Während 1848 Marx und Engels ihr Kommunistisches Manifest veröffentlichen, wird Raiffeisen Bürgermeister von Flammersfeld. Die sozialen Spannungen führen zu weiteren Aufständen in Europa. Der Lokalpolitiker Raiffeisen wird zum Sozialreformer und gründet einen Verein, um verarmte Landwirte mit einem Kredit aus der Elendsspirale zu holen.

Raiffeisens Welt ist in einem starken Wandel

Durch die Fortschritte in Technik und Wissenschaft verwandelt sich die bäuerliche Argrarkultur in eine Industriegesellschaft. Raiffeisen beobachtet, wie immer mehr Kinder verwahrlosen, und gründet einen Wohltätigkeitsverein, der sich um ihre Erziehung kümmert. Arme Bauern werden mit Vieh versorgt, Bedürftige mit Krediten und entlassene Sträflinge mit Arbeitsplätzen.

Die „Hilfe zur Selbsthilfe“ ist ein zentraler Gedanke, den Friedrich Wilhelm Raiffeisen geprägt hat und der bis heute in Entwicklungsländern durch Kleinkredite praktiziert wird. Doch der Reformer aus dem Westerwald geht noch einen Schritt weiter und gründet genossenschaftliche Darlehnskassen. Wer einen Kredit braucht, muss Mitglied werden.

Diese Solidargemeinschaften sind das Herzstück von Raiffeisens Konzept und bis heute untrennbar mit seinem Namen verbunden. 1866 geht er aus gesundheitlichen Gründen in den Ruhestand und schreibt seine Idee auf: Das Raiffeisen-Buch sorgt für Multiplikation: Nach vier Jahren sind bereits 75 genossenschaftlich organisierte Vereine gegründet.

▶ _Gezeigtes Material_:
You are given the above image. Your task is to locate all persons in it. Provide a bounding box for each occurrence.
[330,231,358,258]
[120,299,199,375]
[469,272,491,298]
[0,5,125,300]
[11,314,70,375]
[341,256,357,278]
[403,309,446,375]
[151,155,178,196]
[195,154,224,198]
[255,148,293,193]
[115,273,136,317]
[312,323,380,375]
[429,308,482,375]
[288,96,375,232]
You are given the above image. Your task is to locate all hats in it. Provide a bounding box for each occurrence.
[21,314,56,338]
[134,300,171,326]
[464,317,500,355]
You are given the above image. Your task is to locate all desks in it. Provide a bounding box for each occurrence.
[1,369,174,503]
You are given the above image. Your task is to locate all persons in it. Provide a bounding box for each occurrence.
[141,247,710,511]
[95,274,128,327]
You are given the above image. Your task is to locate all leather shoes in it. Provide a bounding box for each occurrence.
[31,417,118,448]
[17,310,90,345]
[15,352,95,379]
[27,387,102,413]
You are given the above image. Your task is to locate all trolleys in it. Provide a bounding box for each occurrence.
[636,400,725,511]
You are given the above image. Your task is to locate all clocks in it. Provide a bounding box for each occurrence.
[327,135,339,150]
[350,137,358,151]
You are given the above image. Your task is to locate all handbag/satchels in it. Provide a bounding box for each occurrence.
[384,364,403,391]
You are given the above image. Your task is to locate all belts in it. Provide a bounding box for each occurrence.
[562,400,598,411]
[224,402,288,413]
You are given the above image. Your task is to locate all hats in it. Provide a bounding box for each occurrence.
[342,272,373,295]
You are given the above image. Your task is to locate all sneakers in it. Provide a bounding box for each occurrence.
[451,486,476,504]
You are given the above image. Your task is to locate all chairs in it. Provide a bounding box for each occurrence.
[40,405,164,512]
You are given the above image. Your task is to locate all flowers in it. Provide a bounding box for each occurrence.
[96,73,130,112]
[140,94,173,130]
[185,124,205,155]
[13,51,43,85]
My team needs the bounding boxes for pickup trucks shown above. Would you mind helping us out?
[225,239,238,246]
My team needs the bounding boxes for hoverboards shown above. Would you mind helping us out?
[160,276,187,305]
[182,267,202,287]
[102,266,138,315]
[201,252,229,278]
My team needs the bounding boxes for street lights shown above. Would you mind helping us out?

▶ _Arbeitsanweisungen_:
a – Geben Sie aus dem Textauszug über Raiffeisen alles von „Durch die Fortschritte“ bis hinunter zu „muss Mitglied werden.“ wortgetreu wieder.
b – Fassen Sie den Absatz des Textauszugs, der mit „Durch die Fortschritte in Technik“ beginnt, als kurze Stichpunktliste zusammen und behalten Sie dabei seine wesentlichen Fakten bei.

▶ _Lösungen_:
a –
Durch die Fortschritte in Technik und Wissenschaft verwandelt sich die bäuerliche Argrarkultur in eine Industriegesellschaft. Raiffeisen beobachtet, wie immer mehr Kinder verwahrlosen, und gründet einen Wohltätigkeitsverein, der sich um ihre Erziehung kümmert. Arme Bauern werden mit Vieh versorgt, Bedürftige mit Krediten und entlassene Sträflinge mit Arbeitsplätzen.

Die „Hilfe zur Selbsthilfe“ ist ein zentraler Gedanke, den Friedrich Wilhelm Raiffeisen geprägt hat und der bis heute in Entwicklungsländern durch Kleinkredite praktiziert wird. Doch der Reformer aus dem Westerwald geht noch einen Schritt weiter und gründet genossenschaftliche Darlehnskassen. Wer einen Kredit braucht, muss Mitglied werden.

b –
- Durch Fortschritte in Technik und Wissenschaft wird aus der bäuerlichen Kultur eine Industriegesellschaft.
- Raiffeisen beobachtet, dass immer mehr Kinder verwahrlosen, und gründet einen Wohltätigkeitsverein, der sich um ihre Erziehung kümmert.
- Arme Bauern erhalten Vieh, Bedürftige Kredite und entlassene Sträflinge Arbeitsplätze.